METRICS FROM TRAINING PROCESS No of classes, No.of images, No.of targets, Precision (P), Recall (R), mean Average Precision (map)

  • Class | Images | Targets | P | R | mAP@.5 | mAP@.5:.95: |
  • all | 270 | 489 | 0.0899 | 0.827 | 0.0879 | 0.0551

So from the values of P (Precision), R (Recall), and mAP (mean Average Precision) we result whether our model is doing well for our dataset. Although, I trained the model for only 100 epochs, the performance is great.

Also, we can view the logs in tensorboard after training is completed by activating tensorboard with below commands. logdir is yolov5/runs/train/ in my case for my model.

%load_ext tensorboard
%tensorboard --logdir yolov5/runs/train/

tensorboard

With below code prediction is done to all validation images and results are saved to project destination.
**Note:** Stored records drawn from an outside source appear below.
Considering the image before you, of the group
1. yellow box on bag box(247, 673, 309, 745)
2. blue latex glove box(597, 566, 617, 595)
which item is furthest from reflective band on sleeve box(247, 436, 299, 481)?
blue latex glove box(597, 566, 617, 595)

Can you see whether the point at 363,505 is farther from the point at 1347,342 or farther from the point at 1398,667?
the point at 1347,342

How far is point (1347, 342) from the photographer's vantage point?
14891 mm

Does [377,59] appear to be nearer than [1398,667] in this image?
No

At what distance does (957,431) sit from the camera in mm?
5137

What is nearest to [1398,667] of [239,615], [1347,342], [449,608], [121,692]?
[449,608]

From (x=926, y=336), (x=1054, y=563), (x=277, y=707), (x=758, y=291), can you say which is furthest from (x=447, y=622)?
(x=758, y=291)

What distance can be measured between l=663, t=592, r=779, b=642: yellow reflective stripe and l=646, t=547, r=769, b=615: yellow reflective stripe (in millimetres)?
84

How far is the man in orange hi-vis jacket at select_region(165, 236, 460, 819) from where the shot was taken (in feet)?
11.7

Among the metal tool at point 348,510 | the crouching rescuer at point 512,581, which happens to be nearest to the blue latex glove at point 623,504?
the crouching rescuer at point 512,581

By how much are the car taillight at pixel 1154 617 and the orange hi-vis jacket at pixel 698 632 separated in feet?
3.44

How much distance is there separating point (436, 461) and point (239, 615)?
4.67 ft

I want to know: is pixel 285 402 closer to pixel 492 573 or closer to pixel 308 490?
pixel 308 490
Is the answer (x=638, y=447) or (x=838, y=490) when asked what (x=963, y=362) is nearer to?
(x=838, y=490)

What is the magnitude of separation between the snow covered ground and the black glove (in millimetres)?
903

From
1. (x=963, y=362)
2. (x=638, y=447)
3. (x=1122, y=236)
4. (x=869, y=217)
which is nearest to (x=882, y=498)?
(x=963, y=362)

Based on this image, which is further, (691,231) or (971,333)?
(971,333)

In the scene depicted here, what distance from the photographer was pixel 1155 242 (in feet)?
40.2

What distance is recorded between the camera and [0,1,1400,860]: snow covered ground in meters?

Best weight is used for validation after training phase.

Inference parameters:

!python

  • <'location of detect.py file'>
  • --source <'location of image/ folder to predict'>
  • --weight <'location of the saved best weights'>
  • --project <'location to store the outputs after prediction'>
  • --img-size <'Image size of the trained model'>

And there are more customization params available, please kindly check them in the detect.py file.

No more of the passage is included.